Trigonometric functions are fundamental in understanding oscillatory behavior in functions, and are pivotal in calculus optimization problems. For our exercise, the function given is \( y = \cot{x} - \sqrt{2} \csc{x} \). Here, \( \cot{x} \) (cotangent) is the ratio of the adjacent side to the opposite side in a right triangle, or \( \frac{\cos{x}}{\sin{x}} \). The \( \csc{x} \) (cosecant) is the reciprocal of sine, i.e., \( \csc{x} = \frac{1}{\sin{x}} \).
Knowing these relationships is crucial for understanding how the function behaves over different intervals. Especially since both \( \cot{x} \) and \( \csc{x} \) have undefined values at certain points, like when \( x = 0 \) or \( x = \pi \). Therefore, these functions directly influence the continuity and differentiability vital for finding critical points and extrema on a specified interval.

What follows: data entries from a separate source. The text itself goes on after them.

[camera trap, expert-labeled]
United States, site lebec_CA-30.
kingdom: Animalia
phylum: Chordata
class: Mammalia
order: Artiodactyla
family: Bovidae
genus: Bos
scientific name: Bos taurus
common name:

Derivative calculation is essential in determining the rate of change of a function. By differentiating, we can find critical points that tell us where functions have potential maxima or minima. For \( y = \cot{x} - \sqrt{2} \csc{x} \), the derivative is calculated as:

• The derivative of \( \cot{x} \) is \( -\csc^2{x} \).
• The derivative of \( \sqrt{2} \csc{x} \) involves the chain rule and is \( \sqrt{2} \csc{x}\cot{x} \).

Putting it all together, we have the derivative: \( y' = -\csc^2{x} + \sqrt{2}\csc{x}\cot{x} \). This derivative is crucial for pinpointing where the function's rate of change is zero, indicating potential maxima or minima on the interval \( 0 < x < \pi \). By setting the derivative equal to zero, we can further analyze these points.

Critical points analysis involves understanding where the function's derivative equals zero or is undefined. These points are where possible maxima or minima occur. After calculating the derivative for \( y = \cot{x} - \sqrt{2} \csc{x} \), we set it to zero:
\[ -\csc^2{x} + \sqrt{2}\csc{x}\cot{x} = 0 \]
By factoring, we discover that solving \( -\csc{x} + \sqrt{2}\cot{x} = 0 \) leads us to the equation \( \tan{x} = \frac{1}{\sqrt{2}} \). Thus, in the interval \( 0 < x < \pi \), the solution \( x = \frac{\pi}{4} \) emerges as a critical point. Here, evaluating \( y \) shows the function's maximum at -1, confirming that \( x = \frac{\pi}{4} \) is indeed critical for this optimization problem.

Interval evaluation is a powerful tool in calculus for verifying extremum conditions. Analyzing how a function behaves towards the endpoints of an interval ensures that we account for all maxima and minima, especially when these intervals don't include boundary points.
In this context, we checked the function behavior as \( x \to 0^+ \) and \( x \to \pi^- \):- As \( x \to 0^+ \), both \( \cot{x} \) and \( \csc{x} \) tend towards infinity, resulting in negative values.- As \( x \to \pi^- \), \( \cot{x} \) becomes \(-\infty\) and \( \csc{x} \) stays positive, indicating non-positive outcomes.
This bound-inspection reveals no maxima at interval edges, validating our earlier finding that the maximum -1 occurs at the critical point \( x = \frac{\pi}{4} \). Confirming analytical answers through graphical representation consolidates these insights, offering a visual verification.